Journalists need better economic training, new report shows

Journalists lack the economic training necessary to deal with complex financial stories, a new study has shown.

The Carnegie UK Trust has found that since the economic meltdown of 2008, journalists have failed to improve their skills in the financial area despite its importance to the news agenda.

The Trust claims that as a result, this important story is being under-represented.

The researchers interviewed a number of journalists who expressed concern that the complex nature of financial stories was stretching their knowledge.

They also said that journalists found it hard to participate in professional development courses to improve their knowledge and understanding of macroeconomics.

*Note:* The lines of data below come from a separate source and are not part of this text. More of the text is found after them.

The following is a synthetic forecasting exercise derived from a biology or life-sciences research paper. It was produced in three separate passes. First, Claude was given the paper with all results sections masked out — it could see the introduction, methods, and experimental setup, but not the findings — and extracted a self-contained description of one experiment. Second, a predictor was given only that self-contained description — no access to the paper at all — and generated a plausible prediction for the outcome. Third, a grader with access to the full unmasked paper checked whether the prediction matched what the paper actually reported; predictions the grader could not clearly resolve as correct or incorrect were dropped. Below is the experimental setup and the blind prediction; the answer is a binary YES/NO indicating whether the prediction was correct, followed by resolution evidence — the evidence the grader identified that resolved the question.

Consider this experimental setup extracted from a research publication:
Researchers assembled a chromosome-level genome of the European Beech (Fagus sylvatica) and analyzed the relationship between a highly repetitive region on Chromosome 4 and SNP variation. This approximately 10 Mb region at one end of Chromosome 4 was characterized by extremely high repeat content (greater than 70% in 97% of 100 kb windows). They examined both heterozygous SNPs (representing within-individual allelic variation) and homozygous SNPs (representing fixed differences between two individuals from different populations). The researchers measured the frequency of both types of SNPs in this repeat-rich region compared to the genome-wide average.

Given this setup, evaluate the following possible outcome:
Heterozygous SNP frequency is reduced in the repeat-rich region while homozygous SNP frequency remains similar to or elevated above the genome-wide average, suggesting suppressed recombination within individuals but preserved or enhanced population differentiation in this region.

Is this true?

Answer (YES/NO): NO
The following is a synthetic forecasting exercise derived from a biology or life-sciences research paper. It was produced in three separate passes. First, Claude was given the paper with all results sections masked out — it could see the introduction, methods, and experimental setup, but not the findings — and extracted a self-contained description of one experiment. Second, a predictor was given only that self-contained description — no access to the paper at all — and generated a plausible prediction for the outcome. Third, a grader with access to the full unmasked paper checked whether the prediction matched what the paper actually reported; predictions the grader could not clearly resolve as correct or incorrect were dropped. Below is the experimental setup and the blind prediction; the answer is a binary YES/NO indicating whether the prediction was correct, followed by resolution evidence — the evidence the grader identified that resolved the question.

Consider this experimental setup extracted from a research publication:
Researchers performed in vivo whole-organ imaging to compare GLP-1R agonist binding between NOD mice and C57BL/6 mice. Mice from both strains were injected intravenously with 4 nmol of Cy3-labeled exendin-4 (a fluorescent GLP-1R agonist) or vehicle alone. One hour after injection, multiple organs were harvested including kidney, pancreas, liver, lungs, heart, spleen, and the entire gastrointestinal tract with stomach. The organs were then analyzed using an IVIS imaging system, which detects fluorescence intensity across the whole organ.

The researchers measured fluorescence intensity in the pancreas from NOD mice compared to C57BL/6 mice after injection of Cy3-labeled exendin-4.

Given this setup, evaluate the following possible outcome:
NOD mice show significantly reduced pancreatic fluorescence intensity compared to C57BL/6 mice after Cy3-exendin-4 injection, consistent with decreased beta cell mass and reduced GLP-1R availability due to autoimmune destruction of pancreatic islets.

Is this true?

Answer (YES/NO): NO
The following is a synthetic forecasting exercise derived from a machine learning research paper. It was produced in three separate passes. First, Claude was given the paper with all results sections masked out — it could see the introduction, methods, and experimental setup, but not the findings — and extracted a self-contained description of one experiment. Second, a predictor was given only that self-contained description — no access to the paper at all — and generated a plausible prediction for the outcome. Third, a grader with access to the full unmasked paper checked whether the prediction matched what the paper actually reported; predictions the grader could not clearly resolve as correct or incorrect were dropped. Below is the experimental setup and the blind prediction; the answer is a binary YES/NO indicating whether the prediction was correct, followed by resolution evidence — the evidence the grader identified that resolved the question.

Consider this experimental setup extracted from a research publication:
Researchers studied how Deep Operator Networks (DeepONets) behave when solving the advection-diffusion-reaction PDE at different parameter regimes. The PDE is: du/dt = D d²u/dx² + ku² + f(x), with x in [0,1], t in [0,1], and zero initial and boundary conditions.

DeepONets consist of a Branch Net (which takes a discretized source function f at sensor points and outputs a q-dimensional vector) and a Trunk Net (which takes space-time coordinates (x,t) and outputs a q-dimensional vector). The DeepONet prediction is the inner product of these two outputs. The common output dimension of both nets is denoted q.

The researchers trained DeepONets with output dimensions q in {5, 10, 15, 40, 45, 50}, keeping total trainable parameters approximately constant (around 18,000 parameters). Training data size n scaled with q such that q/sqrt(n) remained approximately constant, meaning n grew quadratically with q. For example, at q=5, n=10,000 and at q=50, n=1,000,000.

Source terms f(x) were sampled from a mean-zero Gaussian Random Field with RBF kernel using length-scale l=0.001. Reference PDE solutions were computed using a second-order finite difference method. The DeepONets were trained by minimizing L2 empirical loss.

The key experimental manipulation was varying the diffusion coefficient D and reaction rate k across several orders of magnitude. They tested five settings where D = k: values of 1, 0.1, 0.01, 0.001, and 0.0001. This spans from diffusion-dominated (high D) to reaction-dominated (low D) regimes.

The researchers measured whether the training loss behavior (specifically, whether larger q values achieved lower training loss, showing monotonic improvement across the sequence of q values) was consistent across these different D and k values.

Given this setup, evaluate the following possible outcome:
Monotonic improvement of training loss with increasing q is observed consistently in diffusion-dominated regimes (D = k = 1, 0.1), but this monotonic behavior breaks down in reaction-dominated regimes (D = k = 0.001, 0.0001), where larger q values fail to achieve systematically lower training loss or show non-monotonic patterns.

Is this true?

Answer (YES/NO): NO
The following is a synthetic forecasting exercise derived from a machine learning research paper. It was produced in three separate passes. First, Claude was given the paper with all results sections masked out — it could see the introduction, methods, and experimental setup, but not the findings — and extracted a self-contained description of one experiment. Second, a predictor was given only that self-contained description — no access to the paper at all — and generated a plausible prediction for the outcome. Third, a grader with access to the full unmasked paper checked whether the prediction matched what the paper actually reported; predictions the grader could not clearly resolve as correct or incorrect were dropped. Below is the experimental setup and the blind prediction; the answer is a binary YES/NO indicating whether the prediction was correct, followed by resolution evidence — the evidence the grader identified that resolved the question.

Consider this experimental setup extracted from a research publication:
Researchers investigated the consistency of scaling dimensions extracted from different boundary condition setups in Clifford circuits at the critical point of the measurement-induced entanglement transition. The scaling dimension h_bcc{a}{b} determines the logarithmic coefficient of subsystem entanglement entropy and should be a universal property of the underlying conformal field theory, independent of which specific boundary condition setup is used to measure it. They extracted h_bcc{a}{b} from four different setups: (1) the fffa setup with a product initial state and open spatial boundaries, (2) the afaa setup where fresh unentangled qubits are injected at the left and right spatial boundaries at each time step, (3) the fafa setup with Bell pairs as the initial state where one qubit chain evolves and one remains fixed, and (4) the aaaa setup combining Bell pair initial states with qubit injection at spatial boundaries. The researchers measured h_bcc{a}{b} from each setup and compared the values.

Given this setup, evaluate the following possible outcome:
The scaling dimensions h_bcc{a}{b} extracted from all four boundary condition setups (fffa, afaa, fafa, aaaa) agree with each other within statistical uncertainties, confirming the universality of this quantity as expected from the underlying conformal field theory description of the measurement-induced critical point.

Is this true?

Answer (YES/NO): YES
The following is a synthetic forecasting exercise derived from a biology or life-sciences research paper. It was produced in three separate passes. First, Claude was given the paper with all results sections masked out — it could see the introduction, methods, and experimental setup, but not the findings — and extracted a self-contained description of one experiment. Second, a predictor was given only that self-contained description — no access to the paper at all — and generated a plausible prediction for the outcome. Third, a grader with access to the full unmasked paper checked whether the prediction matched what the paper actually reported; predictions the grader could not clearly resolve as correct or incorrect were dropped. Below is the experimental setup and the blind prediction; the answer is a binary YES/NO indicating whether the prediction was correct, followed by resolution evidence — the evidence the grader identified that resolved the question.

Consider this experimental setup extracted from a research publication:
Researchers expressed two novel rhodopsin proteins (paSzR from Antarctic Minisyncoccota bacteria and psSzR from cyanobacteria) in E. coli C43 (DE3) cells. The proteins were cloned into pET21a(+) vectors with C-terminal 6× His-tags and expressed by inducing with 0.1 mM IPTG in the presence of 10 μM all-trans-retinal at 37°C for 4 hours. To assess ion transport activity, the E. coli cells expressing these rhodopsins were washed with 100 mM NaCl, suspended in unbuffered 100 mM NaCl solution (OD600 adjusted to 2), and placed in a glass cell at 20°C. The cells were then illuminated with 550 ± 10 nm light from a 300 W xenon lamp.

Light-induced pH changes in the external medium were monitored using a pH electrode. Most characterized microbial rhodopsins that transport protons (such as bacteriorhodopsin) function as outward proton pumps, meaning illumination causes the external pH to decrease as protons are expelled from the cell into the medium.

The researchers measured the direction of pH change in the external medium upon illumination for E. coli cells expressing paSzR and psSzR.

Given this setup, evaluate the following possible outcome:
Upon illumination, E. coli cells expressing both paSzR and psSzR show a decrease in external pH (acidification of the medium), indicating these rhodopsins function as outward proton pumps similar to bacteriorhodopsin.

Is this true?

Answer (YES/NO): NO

The researchers found that civil leaders also had inadequate financial training.

Lauren Pennycook, Policy Officer, Carnegie UK Trust, said: “It is apparent through our research that there is a need and desire from individuals in these two groups to better understand macroeconomics. The interviewees were not expecting to become experts overnight, but would welcome having a better understanding of the impact of macroeconomics on wider society, as well as in their own fields. This could be beneficial in helping to influence policy, or interviewing a financial expert for a business story.

“It was also interesting to find that those we interviewed were not aware of some of the macroeconomics training that is currently available. This provides a real opportunity for training providers to reach out to these groups, and develop training which is tailored to their needs in order to be beneficial and effective.

“We look forward to continuing the discussion around the need for economic literacy training with journalists, civil society leaders and wider organisations.”

The Carnegie Trust was established in 1913 by Scots-American philanthropist Andrew Carnegie and is designed to improve the lives of people in the UK and Ireland by influencing policy and conducting innovative research.